Consistent PDF Upload/Processing Failure with Gemini 3.x Models in Google AI Studio (Affects Python SDK too)

Bug Report: Consistent PDF Upload/Processing Failure with Gemini 3.x Models in Google AI Studio (Affects Python SDK too)

Platform: Google AI Studio + Python SDK (google-generative-ai)
Duration: Ongoing for approximately 2 months


Summary

Gemini 3.x generation models (Gemini 3.1 Pro, Gemini 3.5 Flash, Gemini 3.1 Flash-Lite) consistently fail to process a specific subset of standard, well-formed PDF documents. The model ingests the file without raising any error, but responds as if no document was provided. The same PDFs and prompts work flawlessly with Gemini 2.5 Flash. Through technical analysis of four failing files (vs. two working references), I have identified the root cause with a reproducible and statistically consistent pattern.


Affected Models

  • Gemini 3.1 Pro
  • Gemini 3.5 Flash
  • Gemini 3.1 Flash-Lite

Unaffected Models (Working Correctly)

  • :white_check_mark: Gemini 2.5 Flash — reliably processes the same PDFs with no issues

Steps to Reproduce

In Google AI Studio:

  1. Open Google AI Studio and select a Gemini 3.x model (e.g., Gemini 3.5 Flash).
  2. Attach a PDF with the technical characteristics described in the Root Cause section below (Type1 fonts with custom /Differences encoding and no /ToUnicode map).
  3. Submit a prompt such as: “Extract all data from this PDF.”
  4. Observe the response: the model behaves as if no PDF was received and asks for the content to be pasted as plain text.

Via Python SDK:

Using Part.from_file() to pass PDF data to a Gemini 3.x model via generate_content() produces the same behavior — the model does not process the file content.


Observed Behavior

  • No error is raised during file upload or ingestion.
  • The model responds as if the PDF was never attached, asking the user to paste the document content manually.
  • The model’s internal reasoning (visible via the thinking field) explicitly states: “the actual text of the financial document has not been provided in the prompt.”

Expected Behavior

Gemini 3.x models should reliably parse and extract information from uploaded PDF documents, at parity with — or better than — Gemini 2.5 Flash, including applying a fallback to the /Differences encoding array when a /ToUnicode map is absent (see Technical Recommendation below).


Root Cause Analysis

I analysed four failing files and two working reference files to isolate the cause. The pattern is clear and fully reproducible.

File matrix

File Producer /ToUnicode missing on Ingestion result
LU0089290844_KID.pdf Neevia docCreator v4.5 All Type1 fonts (R10, R12, R14) :cross_mark: Fails — empty
LU2533812058_KID.pdf Neevia docCreator v4.5 All Type1 fonts (R10, R12, R14, R35) :cross_mark: Fails — empty
LU2314312922_KID.pdf Neevia docCreator v4.5 All Type1 fonts (R10, R12, R14, R39) :cross_mark: Fails — empty
LU2526007799_KID.pdf Neevia docCreator v5.0 /R39 on page 2 only :warning: Partial — page 2 text corrupted
PRIIP_KID_F0GBR04BQM_299.pdf Neevia docCreator v5.0 None :white_check_mark: OK

Primary cause — Missing /ToUnicode maps on Type1 fonts

All failing files share the same structural defect: their Type1 fonts use a custom /Encoding with a /Differences array (a non-standard glyph mapping where character codes do not correspond to Unicode code points) but do not include a /ToUnicode map.

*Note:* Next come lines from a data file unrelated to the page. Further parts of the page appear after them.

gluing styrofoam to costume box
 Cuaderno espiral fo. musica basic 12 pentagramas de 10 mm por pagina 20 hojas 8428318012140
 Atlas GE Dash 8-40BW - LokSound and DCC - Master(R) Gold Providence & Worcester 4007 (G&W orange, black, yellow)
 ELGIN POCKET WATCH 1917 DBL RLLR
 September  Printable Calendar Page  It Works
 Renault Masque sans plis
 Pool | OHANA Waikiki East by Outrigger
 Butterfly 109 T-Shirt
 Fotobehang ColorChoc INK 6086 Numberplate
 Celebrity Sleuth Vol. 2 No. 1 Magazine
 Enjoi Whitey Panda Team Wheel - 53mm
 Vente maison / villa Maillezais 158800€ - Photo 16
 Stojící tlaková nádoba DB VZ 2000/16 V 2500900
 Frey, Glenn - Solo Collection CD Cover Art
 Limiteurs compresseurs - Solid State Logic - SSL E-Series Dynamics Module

Example font table from LU0089290844_KID.pdf (page 1):

Font Subtype Encoding /ToUnicode
/R10 Type1 Custom (WinAnsiEncoding + /Differences) ABSENT
/R12 Type1 Custom (WinAnsiEncoding + /Differences) ABSENT
/R14 Type1 Custom (WinAnsiEncoding + /Differences) ABSENT
/R7 TrueType -– Present

Without a /ToUnicode map, the text renders visually correctly but cannot be extracted as Unicode text. A conforming PDF text extractor (per ISO 32000) obtains unmappable glyphs and effectively sees an empty document — which is precisely the behavior observed with Gemini 3.x.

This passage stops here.